* PROMPT *
Revise the records below so that every "plotted value" becomes "data value", and leave everything else unchanged.

-- Opening Marker --

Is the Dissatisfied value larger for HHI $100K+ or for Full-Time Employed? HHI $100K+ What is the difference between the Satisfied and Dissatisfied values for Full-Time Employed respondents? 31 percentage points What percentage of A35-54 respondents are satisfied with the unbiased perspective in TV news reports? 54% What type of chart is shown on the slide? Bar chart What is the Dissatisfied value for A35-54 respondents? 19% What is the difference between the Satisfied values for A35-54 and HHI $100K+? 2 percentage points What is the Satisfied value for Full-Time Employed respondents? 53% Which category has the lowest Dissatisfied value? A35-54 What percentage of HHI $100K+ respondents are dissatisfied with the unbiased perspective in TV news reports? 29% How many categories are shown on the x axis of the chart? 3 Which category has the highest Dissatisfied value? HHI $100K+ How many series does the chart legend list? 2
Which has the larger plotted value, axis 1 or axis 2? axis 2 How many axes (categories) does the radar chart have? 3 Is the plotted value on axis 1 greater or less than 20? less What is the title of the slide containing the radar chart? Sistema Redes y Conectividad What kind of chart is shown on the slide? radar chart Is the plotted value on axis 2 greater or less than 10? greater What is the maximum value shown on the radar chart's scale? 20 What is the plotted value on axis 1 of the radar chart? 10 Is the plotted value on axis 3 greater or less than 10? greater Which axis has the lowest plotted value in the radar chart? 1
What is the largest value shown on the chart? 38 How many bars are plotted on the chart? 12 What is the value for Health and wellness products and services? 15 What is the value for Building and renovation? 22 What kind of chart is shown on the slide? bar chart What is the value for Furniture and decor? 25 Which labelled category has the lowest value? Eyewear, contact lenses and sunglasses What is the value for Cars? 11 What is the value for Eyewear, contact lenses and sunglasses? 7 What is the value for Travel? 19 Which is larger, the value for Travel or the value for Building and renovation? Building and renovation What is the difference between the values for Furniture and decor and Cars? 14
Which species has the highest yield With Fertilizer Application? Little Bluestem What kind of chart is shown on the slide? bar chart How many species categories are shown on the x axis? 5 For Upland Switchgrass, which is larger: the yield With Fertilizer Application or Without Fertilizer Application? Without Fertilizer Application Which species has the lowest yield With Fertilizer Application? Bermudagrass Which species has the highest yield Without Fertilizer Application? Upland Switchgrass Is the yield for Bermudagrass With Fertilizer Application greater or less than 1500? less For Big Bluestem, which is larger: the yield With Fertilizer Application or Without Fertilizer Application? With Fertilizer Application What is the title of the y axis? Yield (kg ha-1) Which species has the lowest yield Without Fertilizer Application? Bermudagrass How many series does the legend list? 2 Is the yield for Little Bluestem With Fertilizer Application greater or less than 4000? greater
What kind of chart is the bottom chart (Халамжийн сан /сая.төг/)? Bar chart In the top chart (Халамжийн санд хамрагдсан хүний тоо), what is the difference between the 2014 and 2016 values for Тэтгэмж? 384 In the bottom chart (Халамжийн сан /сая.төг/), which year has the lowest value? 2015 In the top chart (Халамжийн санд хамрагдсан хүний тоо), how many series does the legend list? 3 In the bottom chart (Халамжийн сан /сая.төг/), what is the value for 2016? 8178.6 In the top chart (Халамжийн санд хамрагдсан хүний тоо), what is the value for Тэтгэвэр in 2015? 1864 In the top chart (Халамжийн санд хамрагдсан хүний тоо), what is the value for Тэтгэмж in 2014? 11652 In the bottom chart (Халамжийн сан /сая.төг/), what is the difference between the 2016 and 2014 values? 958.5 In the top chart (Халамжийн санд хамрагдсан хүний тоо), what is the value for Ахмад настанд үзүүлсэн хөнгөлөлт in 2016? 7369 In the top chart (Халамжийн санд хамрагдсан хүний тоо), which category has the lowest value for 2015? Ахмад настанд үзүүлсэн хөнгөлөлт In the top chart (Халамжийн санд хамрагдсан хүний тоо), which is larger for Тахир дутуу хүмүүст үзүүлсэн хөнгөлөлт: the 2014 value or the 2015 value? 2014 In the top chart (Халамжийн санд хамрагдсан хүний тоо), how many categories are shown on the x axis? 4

-- Closing Marker --

* TASK OUTPUT *
Is the Dissatisfied value larger for HHI $100K+ or for Full-Time Employed? HHI $100K+ What is the difference between the Satisfied and Dissatisfied values for Full-Time Employed respondents? 31 percentage points What percentage of A35-54 respondents are satisfied with the unbiased perspective in TV news reports? 54% What type of chart is shown on the slide? Bar chart What is the Dissatisfied value for A35-54 respondents? 19% What is the difference between the Satisfied values for A35-54 and HHI $100K+? 2 percentage points What is the Satisfied value for Full-Time Employed respondents? 53% Which category has the lowest Dissatisfied value? A35-54 What percentage of HHI $100K+ respondents are dissatisfied with the unbiased perspective in TV news reports? 29% How many categories are shown on the x axis of the chart? 3 Which category has the highest Dissatisfied value? HHI $100K+ How many series does the chart legend list? 2
Which has the larger data value, axis 1 or axis 2? axis 2 How many axes (categories) does the radar chart have? 3 Is the data value on axis 1 greater or less than 20? less What is the title of the slide containing the radar chart? Sistema Redes y Conectividad What kind of chart is shown on the slide? radar chart Is the data value on axis 2 greater or less than 10? greater What is the maximum value shown on the radar chart's scale? 20 What is the data value on axis 1 of the radar chart? 10 Is the data value on axis 3 greater or less than 10? greater Which axis has the lowest data value in the radar chart? 1
What is the largest value shown on the chart? 38 How many bars are plotted on the chart? 12 What is the value for Health and wellness products and services? 15 What is the value for Building and renovation? 22 What kind of chart is shown on the slide? bar chart What is the value for Furniture and decor? 25 Which labelled category has the lowest value? Eyewear, contact lenses and sunglasses What is the value for Cars? 11 What is the value for Eyewear, contact lenses and sunglasses? 7 What is the value for Travel? 19 Which is larger, the value for Travel or the value for Building and renovation? Building and renovation What is the difference between the values for Furniture and decor and Cars? 14
Which species has the highest yield With Fertilizer Application? Little Bluestem What kind of chart is shown on the slide? bar chart How many species categories are shown on the x axis? 5 For Upland Switchgrass, which is larger: the yield With Fertilizer Application or Without Fertilizer Application? Without Fertilizer Application Which species has the lowest yield With Fertilizer Application? Bermudagrass Which species has the highest yield Without Fertilizer Application? Upland Switchgrass Is the yield for Bermudagrass With Fertilizer Application greater or less than 1500? less For Big Bluestem, which is larger: the yield With Fertilizer Application or Without Fertilizer Application? With Fertilizer Application What is the title of the y axis? Yield (kg ha-1) Which species has the lowest yield Without Fertilizer Application? Bermudagrass How many series does the legend list? 2 Is the yield for Little Bluestem With Fertilizer Application greater or less than 4000? greater
What kind of chart is the bottom chart (Халамжийн сан /сая.төг/)? Bar chart In the top chart (Халамжийн санд хамрагдсан хүний тоо), what is the difference between the 2014 and 2016 values for Тэтгэмж? 384 In the bottom chart (Халамжийн сан /сая.төг/), which year has the lowest value? 2015 In the top chart (Халамжийн санд хамрагдсан хүний тоо), how many series does the legend list? 3 In the bottom chart (Халамжийн сан /сая.төг/), what is the value for 2016? 8178.6 In the top chart (Халамжийн санд хамрагдсан хүний тоо), what is the value for Тэтгэвэр in 2015? 1864 In the top chart (Халамжийн санд хамрагдсан хүний тоо), what is the value for Тэтгэмж in 2014? 11652 In the bottom chart (Халамжийн сан /сая.төг/), what is the difference between the 2016 and 2014 values? 958.5 In the top chart (Халамжийн санд хамрагдсан хүний тоо), what is the value for Ахмад настанд үзүүлсэн хөнгөлөлт in 2016? 7369 In the top chart (Халамжийн санд хамрагдсан хүний тоо), which category has the lowest value for 2015? Ахмад настанд үзүүлсэн хөнгөлөлт In the top chart (Халамжийн санд хамрагдсан хүний тоо), which is larger for Тахир дутуу хүмүүст үзүүлсэн хөнгөлөлт: the 2014 value or the 2015 value? 2014 In the top chart (Халамжийн санд хамрагдсан хүний тоо), how many categories are shown on the x axis? 4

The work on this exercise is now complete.